On Wednesday, only three of the six medics attended the news conference. A doctor who was accompanying them said the other could not come because of post-traumatic stress.

The medics received an emotional welcome Tuesday from family members, government officials and hundreds of ordinary Bulgarians. They were immediately granted a presidential pardon.

The five nurses—all mothers—traveled to Libya nearly a decade ago, attracted by promises of higher paying jobs. They were sent through a Bulgarian recruitment agency to al-Fath Children's Hospital in Libya's second-largest city of Benghazi. They were arrested a year after their arrival.

For Nasya Nenova, the worst moment was in 1999, when the nurse was told that she was accused of infecting more than 400 children with HIV.

"If it wasn't me, they told me, I knew who did," she said. "And throughout all these difficult years I was asking myself, 'Why was it me that was chosen to be accused of this evil deed?' "

When asked when they learned they were going to be freed, Valcheva said the nurses were awakened at 4 o'clock Tuesday morning by a guard who said the prison director wanted to meet them. He told the nurses that they had three hours to get ready to leave "because the wife of the French president was going to take us home with a French airplane."
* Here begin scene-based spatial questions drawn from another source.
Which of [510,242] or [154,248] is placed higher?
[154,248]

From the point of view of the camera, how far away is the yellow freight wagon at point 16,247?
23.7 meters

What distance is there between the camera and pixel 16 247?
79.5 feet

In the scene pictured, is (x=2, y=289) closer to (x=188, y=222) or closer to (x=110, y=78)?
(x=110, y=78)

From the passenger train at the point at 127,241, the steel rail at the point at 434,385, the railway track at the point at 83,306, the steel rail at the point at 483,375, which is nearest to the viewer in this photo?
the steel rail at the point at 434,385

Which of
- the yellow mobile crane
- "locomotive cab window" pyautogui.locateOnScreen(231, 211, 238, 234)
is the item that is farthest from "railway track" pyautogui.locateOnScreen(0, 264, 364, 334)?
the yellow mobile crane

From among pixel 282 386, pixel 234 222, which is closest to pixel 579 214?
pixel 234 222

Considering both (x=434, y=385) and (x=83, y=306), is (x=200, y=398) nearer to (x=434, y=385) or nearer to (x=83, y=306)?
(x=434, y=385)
On Wednesday, Prime Minister Sergei Stanishev said that Bulgaria may write off Libya's foreign debt to the country as part of humanitarian aid measures.

Canceling the US$54 million (EUR 39mn) debt would not be pay back for the release of the five nurses and a Palestinian doctor, Stanishev said.

It should not be viewed "as paying ransom, or admitting [the medical workers'] guilt, but rather as a humanitarian gesture," he said.

Until now, Bulgaria has vehemently rejected the idea of paying compensation to the families, or writing off some of Libya's debt, saying such a move would be seen as an admission of the guilt of the nurses.

European countries have promised millions of dollars to a fund for HIV-infected children in Libya.

"The fund, chaired by an EU representative, is aimed at helping the families of the Libyan HIV-infected children, by providing medical care, medical facilities and training of medical personnel," Stanishev said.

Libya's decision to allow the six to return to Bulgaria—nominally to serve out the rest of their life sentences—came after months of pressure from the United States and the EU, who made clear to Libyan leader Moammar Gadhafi that resolving the issue was key to normalizing relations, an important Libyan goal.

Stanishev said that the return of the medics to Bulgaria shows the positive implications of EU membership for Bulgarian citizens.

"Without EU support we would have hardly achieved this result on our own," Stanishev said.

Behind Tuesday's dramatic release were secretive negotiations, with the French president's wife as a key protagonist.

Bulgarian Foreign Minister Ivailo Kalfin told journalists that the last 48 hours were the most dramatic in the release efforts.

"At 2 a.m. on Tuesday, just hours before their departure, Mrs. Cecilia Sarkozy threatened to break off the negotiations and leave Tripoli," Kalfin said, adding that this was the decisive moment in the medics' release.

Nurse Kristiana Valcheva said that during her first trip to Libya Cecilia Sarkozy had promised them they will be free soon.

"She kept her promise," Valcheva said.